(Text for analysis):
<<<<
# TiVo Pooling via LAN



## Omikron (Feb 27, 2006)

Here's an interesting idea to chew on:

Eliminate the current MRV system and simply pool the NPL for all TiVo's on a given LAN into the same list, and handle background transfers seamlessly. Instead of having to select each TiVo from the NPL to browse, they could all share the same NPL, and thus the same pooled storage space. In addition, such a system would also allow for tuner pooling, which would automatically resolve schedule conflicts by finding another TiVo that has an open spot.

Heck you wouldn't even have to eliminate the current MRV system if you don't ant to. When Guided Setup is run the user could elect "Standalone" or "Pooled" operation.

While the current 100Mbps wired Ethernet ports could support such an operation without much issue, I imagine if TiVo elects to use a 1Gbps port and a slightly faster CPU on the Series4 this dream could quite easily become a reality.

The technology and protocols to handle this are partway there already, and such a feature would be an industry-first.

Thoughts?


----------



## wmcbrine (Aug 2, 2003)
>>>>
(Transcribed page contents):
<<<<
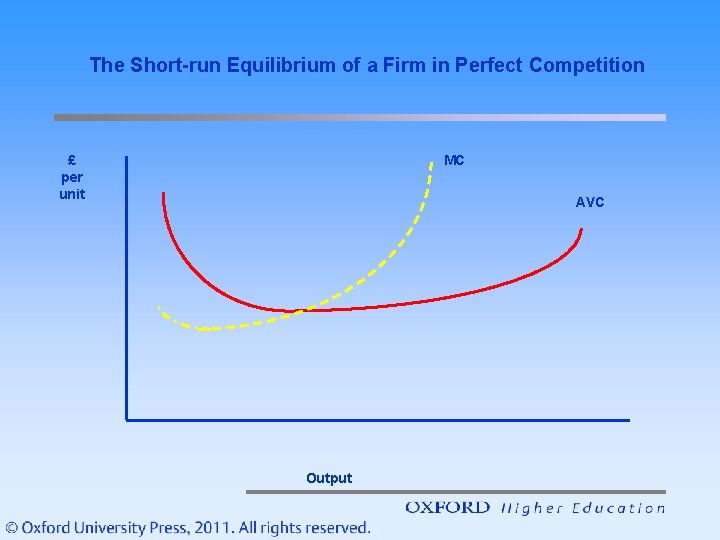 The Short-run Equilibrium of a Firm in Perfect Competition

£ per unit

MC

AVC

Output

OXFORD Higher Education

© Oxford University Press, 2011. All rights reserved.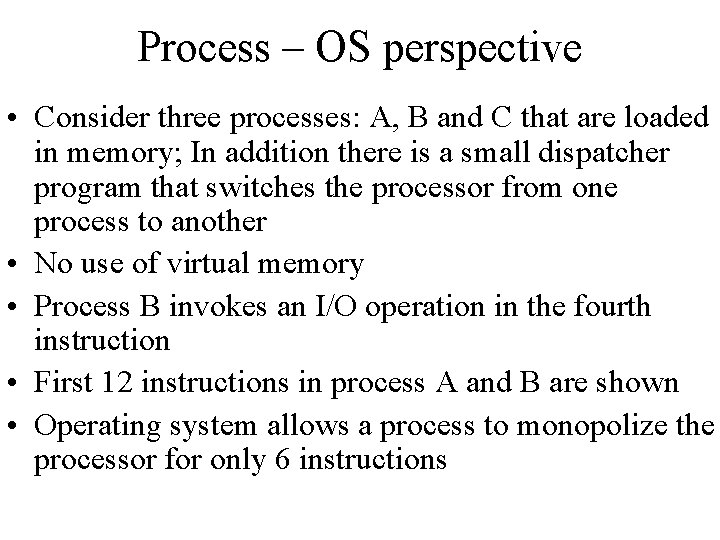 Process – OS perspective

• Consider three processes: A, B and C that are loaded in memory; In addition there is a small dispatcher program that switches the processor from one process to another
• No use of virtual memory
• Process B invokes an I/O operation in the fourth instruction
• First 12 instructions in process A and B are shown
• Operating system allows a process to monopolize the processor for only 6 instructions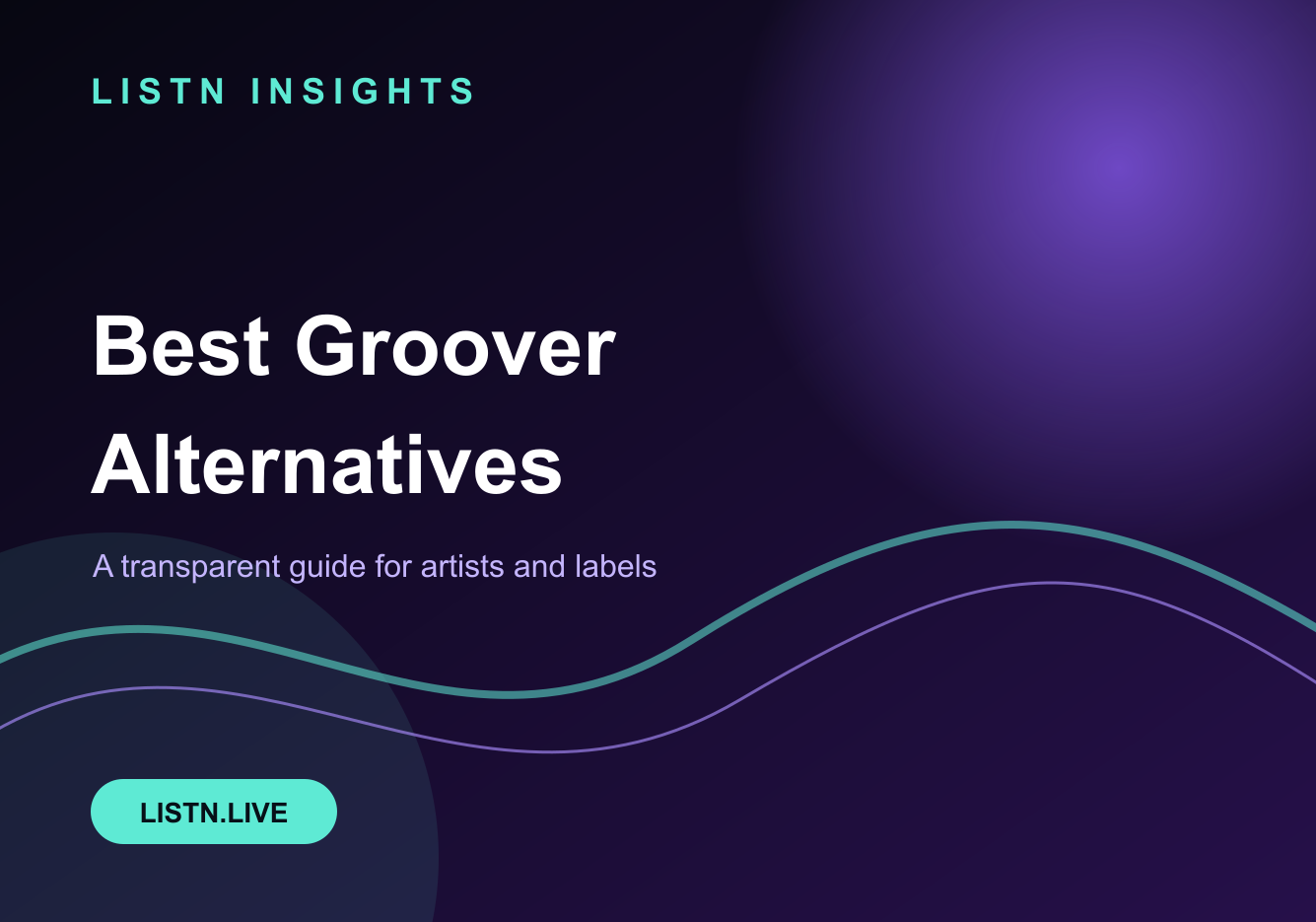 LISTN INSIGHTS

Best Groover Alternatives

A transparent guide for artists and labels

LISTN.LIVE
>>>>
(Assignment):
Retype the complete forum thread on pooling TiVo units over a LAN, keeping every word and mark the same.

(Result):
# TiVo Pooling via LAN



## Omikron (Feb 27, 2006)

Here's an interesting idea to chew on:

Eliminate the current MRV system and simply pool the NPL for all TiVo's on a given LAN into the same list, and handle background transfers seamlessly. Instead of having to select each TiVo from the NPL to browse, they could all share the same NPL, and thus the same pooled storage space. In addition, such a system would also allow for tuner pooling, which would automatically resolve schedule conflicts by finding another TiVo that has an open spot.

Heck you wouldn't even have to eliminate the current MRV system if you don't ant to. When Guided Setup is run the user could elect "Standalone" or "Pooled" operation.

While the current 100Mbps wired Ethernet ports could support such an operation without much issue, I imagine if TiVo elects to use a 1Gbps port and a slightly faster CPU on the Series4 this dream could quite easily become a reality.

The technology and protocols to handle this are partway there already, and such a feature would be an industry-first.

Thoughts?


----------



## wmcbrine (Aug 2, 2003)